Excerpted passage:
'''

Five focus trends for procurement for the next five years
Procurement glitches stalling your business?
From COVID disruption to the impact of the war in the Ukraine, procurement managers everywhere are facing significant challenges. Here are five key trends already impacting procurement, and likely to persist - even intensify - over the coming five years.
Over two years into the COVID-19 pandemic, economies are still suffering its effects. As McKinsey has stressed, “a particular vulnerability the pandemic’s global nature exposed is in supply chains,” while supply chain consultant GEP estimated the pandemic’s cost in supply chain disruption for 2020 alone at $4 trillion. Don’t think that it’s over, though. China has just begun shutting down its commercial capital, Shanghai, after struggling to make a zero-COVID policy a reality: Shanghai’s port handles 140,000 cargo containers per day. Worse, other pandemics may follow. With climate change already disrupting ecosystems and introducing pests and diseases into new zones, expectations are that such pandemics may become recurrent challenges.

'''

Data section:
'''

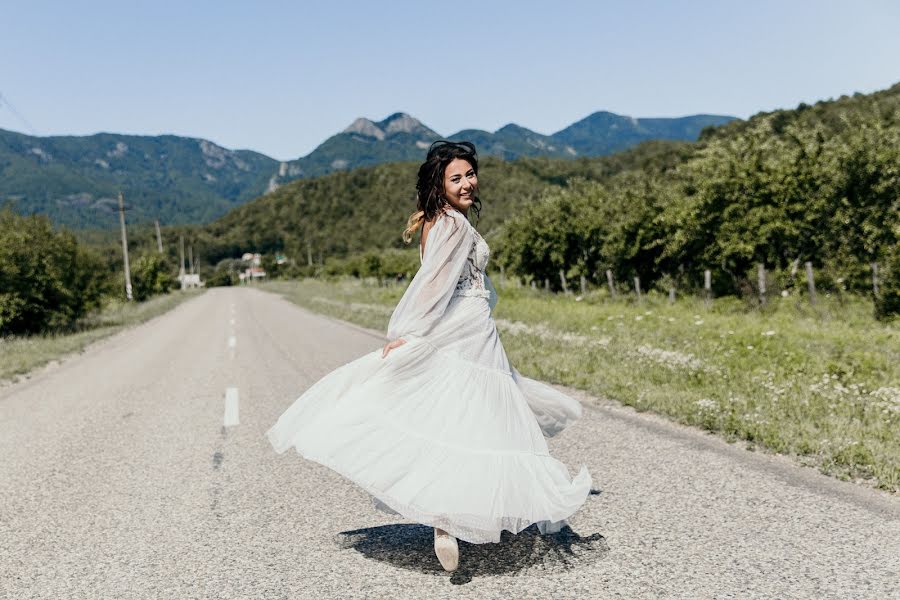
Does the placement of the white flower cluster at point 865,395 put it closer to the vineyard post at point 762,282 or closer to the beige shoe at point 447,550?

'''

Carry on the article on procurement trends above, starting right after its last sentence.

War and more war
Russia’s invasion of the Ukraine has already disrupted supply chains in areas from petrochemicals to beer. The West’s determination to rein in Russia through sanctions is globalizing the impact in areas remote from the conflict. International Affairs Think Tank, Chatham House, has warned of “cascading risks globally,” heightening the danger of other eruptions along geopolitical fault lines such as China-Taiwan or the various Middle East divides. Tensions such as the US-China faceoff formed a background to trade economics over the past few years; with these tensions now in the open, many predict that things look likely to get worse.
Regulation and sustainability
The European Commission’s February 2022 Proposal for a Directive on Corporate Sustainability Due Diligence typifies how environmental issues and greater regulation are having a combined impact on procurement. The EC emphasizes that its Proposal is designed to impact “across supply chains,” and in companies’ “subsidiaries and value chains.” Whatever the final regulation, it will only join other regulatory and compliance obligations already in effect. Procurement operations have to take these into account, whether by providing the data needed to show compliance, or structuring procurement policy to avoid hot-button areas.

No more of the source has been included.